MITSUBISHI Motors Australia Limited (MMAL) is working to overturn Mazda’s rise to fourth position in the Australian new vehicle market, with sales growth that will see its volume rise from 65,000 in 2007 to about 80,000 in “the next couple of years”.
Speaking at the Melbourne International Motor Show last week, MMAL president and CEO Robert McEniry said this increase would occur largely on the back of new small vehicles, such as a micro hatch and SUV, and wider market coverage, which increases to 85 per cent this year.
The forecast is directed at 2009/10, with total sales this year expected to remain at around 65,000 – despite the fact that Mitsubishi will cease production of the 380 sedan, which accounted for 11,000 sales in 2007, at the end of this month.
Last year, Mazda sold almost 78,000 vehicles and is now also aiming for 80,000. “We actually see us growing quite strongly, and I think we should probably settle out at about 80,000 over the next couple of years,” he said.
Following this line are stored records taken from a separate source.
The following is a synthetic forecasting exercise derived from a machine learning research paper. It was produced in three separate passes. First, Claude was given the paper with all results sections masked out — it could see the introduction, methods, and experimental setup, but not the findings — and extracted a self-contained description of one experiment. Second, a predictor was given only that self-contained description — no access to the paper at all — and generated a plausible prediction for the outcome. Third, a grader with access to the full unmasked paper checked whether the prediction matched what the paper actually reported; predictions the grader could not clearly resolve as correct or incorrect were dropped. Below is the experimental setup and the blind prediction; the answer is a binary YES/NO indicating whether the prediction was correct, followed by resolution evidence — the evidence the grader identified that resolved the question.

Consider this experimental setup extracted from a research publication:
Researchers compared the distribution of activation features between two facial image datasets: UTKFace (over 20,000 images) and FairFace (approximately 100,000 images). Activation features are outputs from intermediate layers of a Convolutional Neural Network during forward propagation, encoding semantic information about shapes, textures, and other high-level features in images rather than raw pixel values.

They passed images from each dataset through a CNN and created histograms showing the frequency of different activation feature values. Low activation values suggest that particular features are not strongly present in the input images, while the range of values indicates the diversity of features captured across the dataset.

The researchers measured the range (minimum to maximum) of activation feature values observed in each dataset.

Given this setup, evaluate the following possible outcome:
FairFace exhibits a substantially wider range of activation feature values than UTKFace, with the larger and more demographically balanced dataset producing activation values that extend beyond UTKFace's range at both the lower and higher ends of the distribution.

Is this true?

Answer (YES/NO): YES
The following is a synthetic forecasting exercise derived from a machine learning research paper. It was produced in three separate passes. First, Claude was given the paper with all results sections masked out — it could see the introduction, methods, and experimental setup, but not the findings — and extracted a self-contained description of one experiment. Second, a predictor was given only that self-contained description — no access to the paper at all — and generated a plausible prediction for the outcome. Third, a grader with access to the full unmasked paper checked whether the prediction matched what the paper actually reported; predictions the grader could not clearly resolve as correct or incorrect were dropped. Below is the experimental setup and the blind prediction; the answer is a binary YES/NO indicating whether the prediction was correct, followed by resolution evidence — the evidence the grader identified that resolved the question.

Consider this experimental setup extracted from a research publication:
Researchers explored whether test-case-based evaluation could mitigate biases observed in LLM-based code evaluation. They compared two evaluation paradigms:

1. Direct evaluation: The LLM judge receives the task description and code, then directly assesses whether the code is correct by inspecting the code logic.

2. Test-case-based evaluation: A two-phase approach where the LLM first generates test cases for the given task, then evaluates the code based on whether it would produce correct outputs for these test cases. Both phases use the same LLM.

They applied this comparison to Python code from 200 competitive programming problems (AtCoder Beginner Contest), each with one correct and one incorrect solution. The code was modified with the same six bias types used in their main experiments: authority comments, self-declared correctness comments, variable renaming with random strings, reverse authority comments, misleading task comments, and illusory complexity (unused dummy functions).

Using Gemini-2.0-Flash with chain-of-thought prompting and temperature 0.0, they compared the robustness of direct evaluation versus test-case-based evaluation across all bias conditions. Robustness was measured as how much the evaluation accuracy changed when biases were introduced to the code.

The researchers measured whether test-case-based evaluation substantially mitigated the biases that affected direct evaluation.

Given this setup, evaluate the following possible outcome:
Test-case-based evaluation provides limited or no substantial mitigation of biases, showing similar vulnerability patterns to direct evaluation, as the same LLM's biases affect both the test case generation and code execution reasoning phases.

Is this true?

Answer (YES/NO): YES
“We are confident, as long as we can get supply – that’s our key issue at the moment – that we will get the same sales volume results this year as we did last year, if not more.” Asked whether Mitsubishi could see itself returning as the entrenched number four car brand in Australia, Mr McEniry told GoAuto: “That’s certainly our objective. Maybe not this year – availability will be the key thing. But, certainly, we see – as we fill out our product range, and some of that product range we don’t get until later this year, for example the sportsback version of the Lancer – but once all that’s in place, and we’ve got some other product coming early next year as well, I think we’ll see us grow very strongly.” He said the “i” city car, and a micro SUV based on the Concept-cX shown at Melbourne, were strong prospects, as were diesel engine variants across a range of categories.
Left: MMAL president and CEO Robert McEniry.
In Mitsubishi’s latest three-year business plan announced on Friday, the new-product launch schedule included a small ‘lower-impact’ SUV, adapting mini-cars for overseas use, bringing an electric vehicle to world markets, expanding the number of mid-size platform models and adding an SUV based on the Triton one-tonne utility. “We are looking at … opportunities that are in the Mitsubishi range globally at the moment,” Mr McEniry said.
“But we have to work through the ADR (Australian Design Rule) issues on some of those cars. “We’d be very keen, very keen, to get the icar in, but whether we can get all the ADRs to comply with Australian requirements,” he said, rating its prospects as 50:50 and confirming that a wide-bodied version was also in development “but that’s still a couple of years out”.
“What you’re really seeing (from Mitsubishi globally) is a much greater emphasis on diesel engine – high-performance, green diesel, etc – and as they roll those engines out next year in the different categories I think you’ll see other cars coming.
“They (Mitsubishi) are really trying to hit all the sweet spots, and the key growth segment is this segment (compact SUV), so I’ll be looking forward to that being finalised for production.
“The trend to getting smaller and more fuel-efficient cars is not going to go away,” he said. Mr McEniry described showroom traffic since last month’s announcement that it was pulling out of Australian manufacturing as “embarrassingly good”.
“We’ve really been delighted,” he said. “I’d have to say that we’ve got the most positive, motivated lot of dealers I have ever, ever dealt with, and they are very excited about the future and their sales are just roaring ahead – including the 380. We’ve sold every 380.” Mr McEniry also emphasised that Mitsubishi would not resort to discounting to grow market share.
“Over the past 18 months or so, we’ve had regular programs coming through, whether they’re value models or whatever, and one of the things we’ve said to our dealers is that we would be consistent in our marketing approach.
“There are some obvious opportunities, too, with the Olympics coming up ... but we are not doing it on the basis of buying market share, or discounting, or whatever. “Our residual values, or used-car values, have also been coming up over that period.
So it’s getting the right balance, and not forcing the market – and we’re not forcing the market. We are actually continuing to grow honest interest and floor traffic in our products.”
Mitsubishi's point of no return:
SPEAKING at his first public engagement as the president of the 100 per cent imported brand, Mitsubishi Motors Australia president Robert McEniry said that the Japanese corporation had long demonstrated its commitment to manufacturing in Australia – but had reached a point of no return.
“It gets to a point where after $1.5 billion of effectively Japanese shareholders’ funding, you have to look at what the future brings and whether you can just keep putting in $150 million per year average – cash – to keep the manufacturing operation going,” he said.
The last car rolls off the production line at Tonsley Park on March 28.